Im europäischen Arzneimittelsektor findet infolge nicht-harmonisierter nationaler Preis- und Erstattungssysteme ein reger Parallelhandel statt. Pharmahersteller versuchen, diesen durch diverse Strategien zu beschränken. In der Vergangenheit haben EuGH und Kommission Beschränkungsversuche vor allem am Maßstab der Warenverkehrsfreiheit und des europarechtlichen Kartellverbots überprüft. Jüngst rückte nun die Missbrauchsaufsicht (Art. 102 AEUV) in den Mittelpunkt des Interesses von Kommission, EuGH und nationalen Wettbewerbsbehörden.
Das Forschungsprojekt setzt seinen Schwerpunkt in der Missbrauchsaufsicht. Es widmet sich primär der Frage, ob ein Pharmaunternehmen seine marktbeherrschende Stellung missbräuchlich ausnutzt, wenn es sich weigert, Arzneimittelgroßhändler in vollem Umfang zu beliefern, um die Exporttätigkeit dieser Großhändler einzuschränken. Die kartellrechtliche Analyse geht dabei insbesondere auf den hohen Grad staatlicher Regulierung im Arzneimittelsektor, die Frage nach einem per-se-Verbot, mögliche Effizienzvorteile und –nachteile für Patienten und Sozialversicherungsträger, sowie auf die vorrangige Ausrichtung der Kommission an der Konsumentenwohlfahrt ein. Das seitens der Pharmaindustrie vorgebrachte „Innovationsargument“ wird kritisch – auch unter Rückgriff auf ökonomische Analysen - überprüft. Besondere Relevanz kommt dabei den Querbezügen zu den Immaterialgüterrechten, insb. zum Patentrecht, zu. Die Problematik wird in Bezug auf den „more economic approach, den die Kommission im Zuge ihres „Modernisierungsprozesses“ für das europäische Wettbewerbsrecht verfolgt, diskutiert.

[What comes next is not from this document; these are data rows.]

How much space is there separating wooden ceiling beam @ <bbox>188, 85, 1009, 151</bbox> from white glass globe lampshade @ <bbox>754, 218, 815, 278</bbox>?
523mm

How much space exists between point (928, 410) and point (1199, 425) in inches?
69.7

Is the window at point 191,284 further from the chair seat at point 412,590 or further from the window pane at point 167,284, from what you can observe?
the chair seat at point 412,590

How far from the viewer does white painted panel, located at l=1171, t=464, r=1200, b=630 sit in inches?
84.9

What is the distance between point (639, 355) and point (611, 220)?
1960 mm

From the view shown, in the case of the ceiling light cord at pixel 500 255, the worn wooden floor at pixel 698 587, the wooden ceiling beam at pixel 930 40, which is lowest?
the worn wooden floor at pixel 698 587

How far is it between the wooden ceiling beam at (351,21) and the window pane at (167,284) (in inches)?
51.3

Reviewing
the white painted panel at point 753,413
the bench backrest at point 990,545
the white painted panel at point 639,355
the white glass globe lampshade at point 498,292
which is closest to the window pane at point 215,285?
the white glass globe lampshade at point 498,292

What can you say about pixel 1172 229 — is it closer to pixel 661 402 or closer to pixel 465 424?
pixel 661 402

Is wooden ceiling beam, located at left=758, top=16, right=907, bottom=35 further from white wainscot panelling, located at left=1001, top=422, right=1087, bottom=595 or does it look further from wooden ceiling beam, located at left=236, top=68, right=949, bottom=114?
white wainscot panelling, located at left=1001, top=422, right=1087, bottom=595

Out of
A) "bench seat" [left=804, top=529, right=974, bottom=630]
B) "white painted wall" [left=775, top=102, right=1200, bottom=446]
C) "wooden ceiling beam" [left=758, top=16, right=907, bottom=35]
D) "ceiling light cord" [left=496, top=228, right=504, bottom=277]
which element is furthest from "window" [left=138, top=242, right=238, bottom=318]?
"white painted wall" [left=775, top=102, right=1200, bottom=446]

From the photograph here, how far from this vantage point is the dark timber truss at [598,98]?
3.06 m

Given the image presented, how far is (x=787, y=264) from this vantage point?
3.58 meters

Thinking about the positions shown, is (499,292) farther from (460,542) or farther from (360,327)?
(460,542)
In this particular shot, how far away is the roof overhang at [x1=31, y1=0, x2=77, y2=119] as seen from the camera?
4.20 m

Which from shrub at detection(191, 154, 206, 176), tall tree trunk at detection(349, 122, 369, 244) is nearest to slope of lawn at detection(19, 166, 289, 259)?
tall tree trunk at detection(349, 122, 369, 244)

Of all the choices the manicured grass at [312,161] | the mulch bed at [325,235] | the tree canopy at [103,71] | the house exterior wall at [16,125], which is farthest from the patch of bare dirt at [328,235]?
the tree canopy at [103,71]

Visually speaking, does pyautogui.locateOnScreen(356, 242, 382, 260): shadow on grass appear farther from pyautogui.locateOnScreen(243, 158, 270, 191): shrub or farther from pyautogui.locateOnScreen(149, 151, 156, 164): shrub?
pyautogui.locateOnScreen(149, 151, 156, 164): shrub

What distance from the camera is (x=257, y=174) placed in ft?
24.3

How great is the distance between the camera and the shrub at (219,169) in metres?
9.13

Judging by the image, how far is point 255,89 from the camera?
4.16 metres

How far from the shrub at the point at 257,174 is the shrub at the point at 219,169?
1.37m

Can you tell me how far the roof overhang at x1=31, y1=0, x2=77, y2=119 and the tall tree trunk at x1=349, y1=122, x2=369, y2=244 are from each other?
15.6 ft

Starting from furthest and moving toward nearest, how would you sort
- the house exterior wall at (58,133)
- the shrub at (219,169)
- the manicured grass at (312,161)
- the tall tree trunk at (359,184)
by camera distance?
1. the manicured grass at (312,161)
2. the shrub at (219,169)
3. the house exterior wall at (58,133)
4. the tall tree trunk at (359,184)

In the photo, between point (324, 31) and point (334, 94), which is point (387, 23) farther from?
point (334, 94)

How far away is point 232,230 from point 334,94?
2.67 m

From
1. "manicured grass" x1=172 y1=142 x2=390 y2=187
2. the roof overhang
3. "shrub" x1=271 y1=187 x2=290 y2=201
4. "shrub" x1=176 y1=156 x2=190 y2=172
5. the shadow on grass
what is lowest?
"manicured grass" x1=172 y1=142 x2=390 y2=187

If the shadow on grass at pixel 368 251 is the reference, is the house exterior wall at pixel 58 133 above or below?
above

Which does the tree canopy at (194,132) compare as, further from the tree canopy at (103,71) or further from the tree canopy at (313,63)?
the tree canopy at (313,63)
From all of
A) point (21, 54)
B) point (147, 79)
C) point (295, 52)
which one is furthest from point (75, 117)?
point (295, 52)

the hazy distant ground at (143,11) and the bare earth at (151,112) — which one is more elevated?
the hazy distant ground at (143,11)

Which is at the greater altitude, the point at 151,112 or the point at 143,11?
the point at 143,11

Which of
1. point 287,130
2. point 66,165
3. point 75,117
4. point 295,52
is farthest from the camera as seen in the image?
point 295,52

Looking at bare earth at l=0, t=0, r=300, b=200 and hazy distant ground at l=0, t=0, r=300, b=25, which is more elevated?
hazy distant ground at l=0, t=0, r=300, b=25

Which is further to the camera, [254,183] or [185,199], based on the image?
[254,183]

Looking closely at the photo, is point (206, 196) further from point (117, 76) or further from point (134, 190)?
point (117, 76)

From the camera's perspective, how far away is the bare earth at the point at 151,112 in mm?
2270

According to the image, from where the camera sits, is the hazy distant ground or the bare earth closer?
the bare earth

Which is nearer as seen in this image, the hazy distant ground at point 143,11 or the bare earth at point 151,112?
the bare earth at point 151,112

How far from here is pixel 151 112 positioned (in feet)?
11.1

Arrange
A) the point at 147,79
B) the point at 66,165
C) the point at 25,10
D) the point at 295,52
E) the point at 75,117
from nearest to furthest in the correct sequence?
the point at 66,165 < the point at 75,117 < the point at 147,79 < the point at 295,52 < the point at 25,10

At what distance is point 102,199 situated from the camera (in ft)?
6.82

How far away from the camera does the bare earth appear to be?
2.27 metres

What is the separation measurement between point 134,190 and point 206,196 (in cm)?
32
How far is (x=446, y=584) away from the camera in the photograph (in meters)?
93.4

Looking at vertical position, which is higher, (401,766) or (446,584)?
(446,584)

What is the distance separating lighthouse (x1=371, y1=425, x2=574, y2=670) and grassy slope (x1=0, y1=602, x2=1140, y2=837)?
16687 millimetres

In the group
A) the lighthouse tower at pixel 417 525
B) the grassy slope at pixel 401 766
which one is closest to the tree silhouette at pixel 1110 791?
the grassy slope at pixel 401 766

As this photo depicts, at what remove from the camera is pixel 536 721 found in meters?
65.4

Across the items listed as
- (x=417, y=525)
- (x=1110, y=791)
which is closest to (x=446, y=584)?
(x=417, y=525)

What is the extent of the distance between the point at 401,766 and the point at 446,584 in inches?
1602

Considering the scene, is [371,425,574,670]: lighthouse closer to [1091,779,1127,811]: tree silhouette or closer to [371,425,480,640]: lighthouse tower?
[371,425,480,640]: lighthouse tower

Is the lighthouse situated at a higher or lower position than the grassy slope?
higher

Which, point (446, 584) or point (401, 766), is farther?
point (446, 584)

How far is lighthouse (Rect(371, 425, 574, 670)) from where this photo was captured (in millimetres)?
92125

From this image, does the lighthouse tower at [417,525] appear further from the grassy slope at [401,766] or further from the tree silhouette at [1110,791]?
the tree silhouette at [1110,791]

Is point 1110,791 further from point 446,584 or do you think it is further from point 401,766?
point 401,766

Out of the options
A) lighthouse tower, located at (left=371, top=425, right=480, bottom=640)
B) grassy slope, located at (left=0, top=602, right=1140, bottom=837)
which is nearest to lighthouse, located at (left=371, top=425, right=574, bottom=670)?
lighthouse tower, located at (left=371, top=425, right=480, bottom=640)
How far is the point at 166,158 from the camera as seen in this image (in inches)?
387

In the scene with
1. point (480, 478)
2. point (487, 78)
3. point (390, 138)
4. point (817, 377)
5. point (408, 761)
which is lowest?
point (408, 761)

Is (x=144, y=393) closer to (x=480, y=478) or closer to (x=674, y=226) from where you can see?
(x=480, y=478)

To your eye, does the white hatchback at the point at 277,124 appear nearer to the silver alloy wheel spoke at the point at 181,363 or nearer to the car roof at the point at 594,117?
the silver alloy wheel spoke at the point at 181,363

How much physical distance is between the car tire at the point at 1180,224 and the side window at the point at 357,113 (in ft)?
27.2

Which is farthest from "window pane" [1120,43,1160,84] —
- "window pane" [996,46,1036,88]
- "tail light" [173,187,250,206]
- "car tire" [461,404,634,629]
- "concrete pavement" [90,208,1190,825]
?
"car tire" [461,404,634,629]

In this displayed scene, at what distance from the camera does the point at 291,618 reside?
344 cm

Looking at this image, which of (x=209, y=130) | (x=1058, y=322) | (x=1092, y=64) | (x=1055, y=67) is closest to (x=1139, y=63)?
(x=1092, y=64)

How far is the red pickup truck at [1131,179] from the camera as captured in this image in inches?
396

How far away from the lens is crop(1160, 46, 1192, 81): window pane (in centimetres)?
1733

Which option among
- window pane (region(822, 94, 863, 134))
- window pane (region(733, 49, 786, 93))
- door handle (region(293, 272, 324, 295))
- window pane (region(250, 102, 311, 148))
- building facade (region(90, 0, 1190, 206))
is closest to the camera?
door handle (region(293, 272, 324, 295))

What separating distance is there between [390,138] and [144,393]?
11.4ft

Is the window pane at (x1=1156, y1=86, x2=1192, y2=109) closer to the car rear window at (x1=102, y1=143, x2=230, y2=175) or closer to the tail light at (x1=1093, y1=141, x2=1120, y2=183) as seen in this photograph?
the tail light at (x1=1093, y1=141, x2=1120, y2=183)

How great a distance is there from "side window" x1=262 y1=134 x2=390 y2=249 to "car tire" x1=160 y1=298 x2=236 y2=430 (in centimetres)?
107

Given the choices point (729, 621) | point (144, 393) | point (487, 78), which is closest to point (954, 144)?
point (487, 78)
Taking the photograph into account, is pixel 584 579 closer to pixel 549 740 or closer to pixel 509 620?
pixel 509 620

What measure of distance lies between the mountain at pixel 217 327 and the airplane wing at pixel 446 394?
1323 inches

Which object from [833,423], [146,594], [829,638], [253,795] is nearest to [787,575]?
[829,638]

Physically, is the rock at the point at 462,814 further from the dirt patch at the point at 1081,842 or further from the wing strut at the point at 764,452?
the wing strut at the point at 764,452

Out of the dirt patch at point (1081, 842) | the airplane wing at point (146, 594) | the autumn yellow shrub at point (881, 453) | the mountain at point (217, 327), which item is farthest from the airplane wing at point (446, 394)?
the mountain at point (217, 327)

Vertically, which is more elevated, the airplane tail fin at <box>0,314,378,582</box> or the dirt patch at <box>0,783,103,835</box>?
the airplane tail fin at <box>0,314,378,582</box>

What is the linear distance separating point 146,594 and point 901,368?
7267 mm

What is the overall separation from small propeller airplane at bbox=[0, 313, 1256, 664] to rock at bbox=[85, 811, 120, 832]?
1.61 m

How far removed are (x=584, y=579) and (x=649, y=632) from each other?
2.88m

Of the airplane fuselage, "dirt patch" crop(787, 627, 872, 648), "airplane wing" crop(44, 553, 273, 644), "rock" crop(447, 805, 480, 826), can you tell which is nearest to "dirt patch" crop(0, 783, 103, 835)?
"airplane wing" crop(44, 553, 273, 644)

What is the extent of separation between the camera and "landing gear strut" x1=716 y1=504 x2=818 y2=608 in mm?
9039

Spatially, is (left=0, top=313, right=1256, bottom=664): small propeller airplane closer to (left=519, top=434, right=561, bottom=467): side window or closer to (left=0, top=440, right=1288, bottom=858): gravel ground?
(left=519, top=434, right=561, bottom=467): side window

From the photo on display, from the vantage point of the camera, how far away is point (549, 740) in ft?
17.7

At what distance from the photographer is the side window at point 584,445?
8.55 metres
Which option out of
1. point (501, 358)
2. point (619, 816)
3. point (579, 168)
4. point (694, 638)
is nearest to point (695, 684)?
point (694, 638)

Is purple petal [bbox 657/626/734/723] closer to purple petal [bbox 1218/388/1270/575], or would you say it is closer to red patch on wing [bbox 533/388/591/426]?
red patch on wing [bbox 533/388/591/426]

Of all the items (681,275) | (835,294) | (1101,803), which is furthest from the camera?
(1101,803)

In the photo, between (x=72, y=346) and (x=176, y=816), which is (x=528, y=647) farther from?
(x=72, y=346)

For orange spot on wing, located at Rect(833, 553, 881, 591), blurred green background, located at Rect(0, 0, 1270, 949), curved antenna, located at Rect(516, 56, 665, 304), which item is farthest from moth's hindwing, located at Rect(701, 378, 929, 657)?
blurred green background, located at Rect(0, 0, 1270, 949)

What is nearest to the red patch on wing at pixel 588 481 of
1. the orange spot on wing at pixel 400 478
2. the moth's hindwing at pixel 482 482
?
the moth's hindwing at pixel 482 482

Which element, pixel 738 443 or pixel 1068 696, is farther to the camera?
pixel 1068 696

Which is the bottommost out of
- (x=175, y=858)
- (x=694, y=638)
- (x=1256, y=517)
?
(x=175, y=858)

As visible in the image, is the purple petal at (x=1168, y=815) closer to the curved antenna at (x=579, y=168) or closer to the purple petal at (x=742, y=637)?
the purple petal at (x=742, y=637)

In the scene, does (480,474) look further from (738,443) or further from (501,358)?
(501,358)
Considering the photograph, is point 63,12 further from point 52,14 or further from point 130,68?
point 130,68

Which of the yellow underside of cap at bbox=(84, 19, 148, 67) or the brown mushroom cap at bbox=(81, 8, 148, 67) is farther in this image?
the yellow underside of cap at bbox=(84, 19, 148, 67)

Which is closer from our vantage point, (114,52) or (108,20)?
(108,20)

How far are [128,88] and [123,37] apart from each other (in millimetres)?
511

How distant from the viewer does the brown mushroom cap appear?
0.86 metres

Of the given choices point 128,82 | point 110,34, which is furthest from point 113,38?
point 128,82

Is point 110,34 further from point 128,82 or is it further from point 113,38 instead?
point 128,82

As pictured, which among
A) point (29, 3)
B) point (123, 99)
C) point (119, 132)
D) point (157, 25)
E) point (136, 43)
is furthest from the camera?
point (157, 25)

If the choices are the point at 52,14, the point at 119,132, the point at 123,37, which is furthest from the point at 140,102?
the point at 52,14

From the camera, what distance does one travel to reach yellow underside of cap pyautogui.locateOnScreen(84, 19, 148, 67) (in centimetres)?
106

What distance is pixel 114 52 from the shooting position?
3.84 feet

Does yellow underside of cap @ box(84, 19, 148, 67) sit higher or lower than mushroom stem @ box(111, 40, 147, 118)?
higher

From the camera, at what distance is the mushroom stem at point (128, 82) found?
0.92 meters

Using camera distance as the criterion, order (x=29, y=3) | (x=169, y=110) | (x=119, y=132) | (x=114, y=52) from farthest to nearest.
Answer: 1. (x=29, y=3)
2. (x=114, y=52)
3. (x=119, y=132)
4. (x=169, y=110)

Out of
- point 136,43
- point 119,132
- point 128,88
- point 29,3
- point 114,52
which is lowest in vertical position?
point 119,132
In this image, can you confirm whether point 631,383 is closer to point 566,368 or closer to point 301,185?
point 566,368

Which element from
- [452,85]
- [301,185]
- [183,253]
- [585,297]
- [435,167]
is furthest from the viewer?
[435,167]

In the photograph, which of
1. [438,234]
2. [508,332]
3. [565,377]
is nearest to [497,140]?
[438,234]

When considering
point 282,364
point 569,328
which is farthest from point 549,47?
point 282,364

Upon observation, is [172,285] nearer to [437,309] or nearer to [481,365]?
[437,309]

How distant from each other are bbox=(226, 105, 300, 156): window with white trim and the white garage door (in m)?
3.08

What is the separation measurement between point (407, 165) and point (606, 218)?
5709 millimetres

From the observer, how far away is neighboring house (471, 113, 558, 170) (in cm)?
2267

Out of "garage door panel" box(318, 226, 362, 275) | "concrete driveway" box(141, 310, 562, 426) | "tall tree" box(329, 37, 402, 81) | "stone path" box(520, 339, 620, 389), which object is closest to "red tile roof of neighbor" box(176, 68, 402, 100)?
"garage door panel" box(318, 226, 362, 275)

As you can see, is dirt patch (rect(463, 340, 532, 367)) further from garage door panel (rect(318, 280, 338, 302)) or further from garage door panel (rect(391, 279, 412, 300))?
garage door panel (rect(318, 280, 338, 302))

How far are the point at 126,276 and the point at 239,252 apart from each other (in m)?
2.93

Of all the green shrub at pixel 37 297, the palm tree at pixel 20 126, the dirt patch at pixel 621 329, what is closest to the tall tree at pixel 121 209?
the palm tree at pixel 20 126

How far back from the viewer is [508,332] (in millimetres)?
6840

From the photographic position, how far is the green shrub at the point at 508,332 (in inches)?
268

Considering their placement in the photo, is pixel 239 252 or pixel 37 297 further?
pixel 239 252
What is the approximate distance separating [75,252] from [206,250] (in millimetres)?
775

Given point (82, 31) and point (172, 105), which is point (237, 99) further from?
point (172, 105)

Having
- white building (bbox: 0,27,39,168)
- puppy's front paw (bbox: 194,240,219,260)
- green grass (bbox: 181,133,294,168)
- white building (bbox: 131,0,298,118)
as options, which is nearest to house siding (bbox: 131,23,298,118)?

Untersucht werden zudem Notwendigkeit, Möglichkeiten und Konsequenzen eines ökonomischeren Ansatzes für den Grundsatz der gemeinschaftsweiten Erschöpfung (Art. 34, 36 AEUV) beim Parallelhandel mit Arzneimitteln. Dabei stellt sich insb. die Frage nach Erfordernis und Gebotenheit eines „ganzheitlichen Ansatzes“ für die Wettbewerbs- und Warenverkehrsvorschriften.